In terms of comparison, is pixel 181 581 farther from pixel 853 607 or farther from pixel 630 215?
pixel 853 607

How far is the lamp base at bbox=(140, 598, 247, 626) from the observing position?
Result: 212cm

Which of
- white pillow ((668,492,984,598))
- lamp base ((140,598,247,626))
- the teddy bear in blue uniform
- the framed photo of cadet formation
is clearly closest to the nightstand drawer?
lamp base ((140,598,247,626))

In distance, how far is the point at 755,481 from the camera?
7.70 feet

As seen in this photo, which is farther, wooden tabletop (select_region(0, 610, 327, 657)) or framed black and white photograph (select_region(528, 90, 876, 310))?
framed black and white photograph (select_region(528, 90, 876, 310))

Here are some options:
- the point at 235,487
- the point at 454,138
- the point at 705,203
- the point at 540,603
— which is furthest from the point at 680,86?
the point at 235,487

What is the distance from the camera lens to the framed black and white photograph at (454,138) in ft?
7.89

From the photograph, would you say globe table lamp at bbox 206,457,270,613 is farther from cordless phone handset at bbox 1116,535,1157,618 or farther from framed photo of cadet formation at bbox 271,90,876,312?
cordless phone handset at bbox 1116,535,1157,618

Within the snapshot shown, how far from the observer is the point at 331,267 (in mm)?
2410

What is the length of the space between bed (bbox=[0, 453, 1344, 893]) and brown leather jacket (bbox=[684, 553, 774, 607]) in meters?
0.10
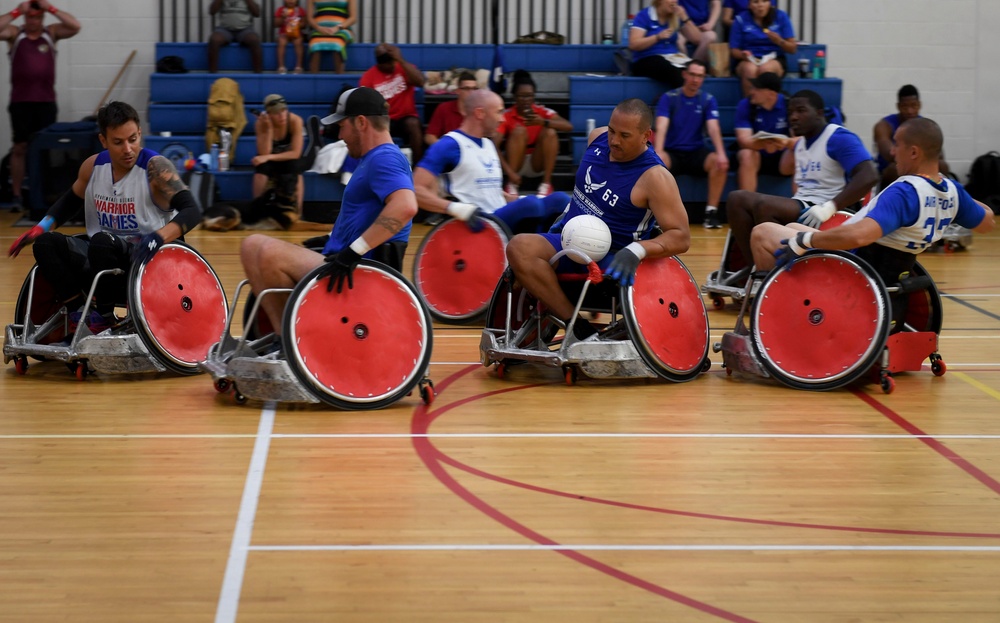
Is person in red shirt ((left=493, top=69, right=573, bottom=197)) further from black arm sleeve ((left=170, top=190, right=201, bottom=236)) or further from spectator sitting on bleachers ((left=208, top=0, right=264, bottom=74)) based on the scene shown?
black arm sleeve ((left=170, top=190, right=201, bottom=236))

■ **What you need to do**:
Please put every line of the entries above into a JSON list of strings, one string per line, with blank lines and the pictures left out.

■ **Task answer**:
[
  "In terms of comparison, is pixel 181 581 farther from pixel 853 607 or farther from pixel 630 215?",
  "pixel 853 607",
  "How far is the lamp base at bbox=(140, 598, 247, 626) from the observing position?",
  "Result: 212cm",
  "Which of",
  "- white pillow ((668,492,984,598))",
  "- lamp base ((140,598,247,626))",
  "- the teddy bear in blue uniform",
  "- the framed photo of cadet formation",
  "is clearly closest to the nightstand drawer?",
  "lamp base ((140,598,247,626))",
  "In distance, how far is the point at 755,481 from the camera?",
  "7.70 feet",
  "As seen in this photo, which is farther, wooden tabletop (select_region(0, 610, 327, 657)) or framed black and white photograph (select_region(528, 90, 876, 310))?",
  "framed black and white photograph (select_region(528, 90, 876, 310))",
  "Here are some options:",
  "- the point at 235,487",
  "- the point at 454,138",
  "- the point at 705,203",
  "- the point at 540,603",
  "— which is furthest from the point at 680,86?",
  "the point at 235,487",
  "What is the distance from the camera lens to the framed black and white photograph at (454,138) in ft?",
  "7.89",
  "From the photograph, would you say globe table lamp at bbox 206,457,270,613 is farther from cordless phone handset at bbox 1116,535,1157,618 or farther from framed photo of cadet formation at bbox 271,90,876,312?",
  "cordless phone handset at bbox 1116,535,1157,618",
  "Within the snapshot shown, how far from the observer is the point at 331,267 (in mm)?",
  "2410",
  "What is the length of the space between bed (bbox=[0, 453, 1344, 893]) and brown leather jacket (bbox=[684, 553, 774, 607]) in meters?",
  "0.10",
  "Is person in red shirt ((left=493, top=69, right=573, bottom=197)) further from black arm sleeve ((left=170, top=190, right=201, bottom=236)) or further from spectator sitting on bleachers ((left=208, top=0, right=264, bottom=74)) based on the scene shown?",
  "black arm sleeve ((left=170, top=190, right=201, bottom=236))"
]